北洋銀行は、道内企業の雇用の現状と人手不足対応調査結果を発表した。人員が「過剰」とした企業の割合から「不足」とした企業の割合を引いた「雇用人員判断DI」はマイナス66に。2017、18年と同水準で、この時期(7~9月)に調査を開始した00年以降では3年連続過去最低となり、依然として人手不足感が強い状況が続いている。
全産業の過不足感では、人員が「不足」とした企業の割合は70%。「適正」が26%で、「過剰」は4%だった。

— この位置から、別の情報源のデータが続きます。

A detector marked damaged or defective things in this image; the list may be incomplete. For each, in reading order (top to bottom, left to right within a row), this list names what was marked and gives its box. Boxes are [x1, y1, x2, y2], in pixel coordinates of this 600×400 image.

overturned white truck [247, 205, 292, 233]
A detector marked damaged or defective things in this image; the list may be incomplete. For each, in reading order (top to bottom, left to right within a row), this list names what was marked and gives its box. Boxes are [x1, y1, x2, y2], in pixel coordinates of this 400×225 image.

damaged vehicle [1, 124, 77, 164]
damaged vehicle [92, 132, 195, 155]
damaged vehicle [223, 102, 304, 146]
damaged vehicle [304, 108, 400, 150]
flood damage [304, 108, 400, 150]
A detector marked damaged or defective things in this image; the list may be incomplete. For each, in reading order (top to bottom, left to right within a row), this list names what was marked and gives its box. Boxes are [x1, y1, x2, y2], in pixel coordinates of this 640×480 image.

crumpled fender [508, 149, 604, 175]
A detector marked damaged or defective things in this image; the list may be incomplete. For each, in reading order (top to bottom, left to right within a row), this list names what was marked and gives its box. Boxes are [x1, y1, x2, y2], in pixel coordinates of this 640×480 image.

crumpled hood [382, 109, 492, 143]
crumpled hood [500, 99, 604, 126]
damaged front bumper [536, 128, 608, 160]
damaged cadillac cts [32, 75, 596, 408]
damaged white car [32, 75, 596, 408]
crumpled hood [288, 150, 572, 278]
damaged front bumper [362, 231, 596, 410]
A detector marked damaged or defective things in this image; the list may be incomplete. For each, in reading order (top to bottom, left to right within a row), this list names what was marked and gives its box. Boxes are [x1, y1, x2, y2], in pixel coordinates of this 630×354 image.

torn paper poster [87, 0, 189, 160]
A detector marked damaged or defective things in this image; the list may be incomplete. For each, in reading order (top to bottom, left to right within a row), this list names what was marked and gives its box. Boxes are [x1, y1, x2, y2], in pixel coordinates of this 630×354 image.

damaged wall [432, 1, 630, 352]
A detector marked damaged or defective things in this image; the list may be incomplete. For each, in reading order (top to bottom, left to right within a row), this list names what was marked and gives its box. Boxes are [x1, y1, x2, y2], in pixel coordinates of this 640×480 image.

業種別の雇用人員判断DIでは、ホテル・旅館業がマイナス93で最も人手不足感が強い。これに運輸業(マイナス90)、建設業(マイナス84)と続く。
職種別の過不足感では、技能職がマイナス65で最多。以下、営業販売職(マイナス44)、一般事務(マイナス12)の順。地域別では、道東がマイナス78で最も過不足感が強く、これに道北(マイナス73)、道南(マイナス67)、道央(マイナス60)と続く。札幌市はマイナス62だった。
人手不足の対応策(複数回答)では、「中途採用強化」が63%で最多。以下、「業務の効率化を進める」(48%)、「新卒採用強化」(40%)、「定年延長や再雇用などによる雇用延長」(35%)、「募集賃金を引き上げる」(34%)の順。
「増員」する企業の割合から「減員」するとした企業の割合を引いた今後の「雇用方針DI」は61となり、前年比3ポイント上昇。製造業は5ポイント減の46だったが、非製造業は7ポイント上昇し67となった。雇用形態(複数回答)では「正社員」が3ポイント増の96となり、「パート・アルバイト」は3ポイント低下の28だった。
企業からは「新規採用者の定着率が悪い。新入社員教育をしっかり行っているつもりだが、退職者が多くなっている。定着率を上げるための方法を検討していく」(食品製造業)、「新卒採用者の確保が年々厳しくなっており、若年層の技術者不足が懸念される」(電気工事業)など切実な声が寄せられている。
調査は北海道二十一世紀総合研究所に委託し、8月中旬~9月上旬に、691社を対象に実施。405社から回答を得た(回答率58・6%)。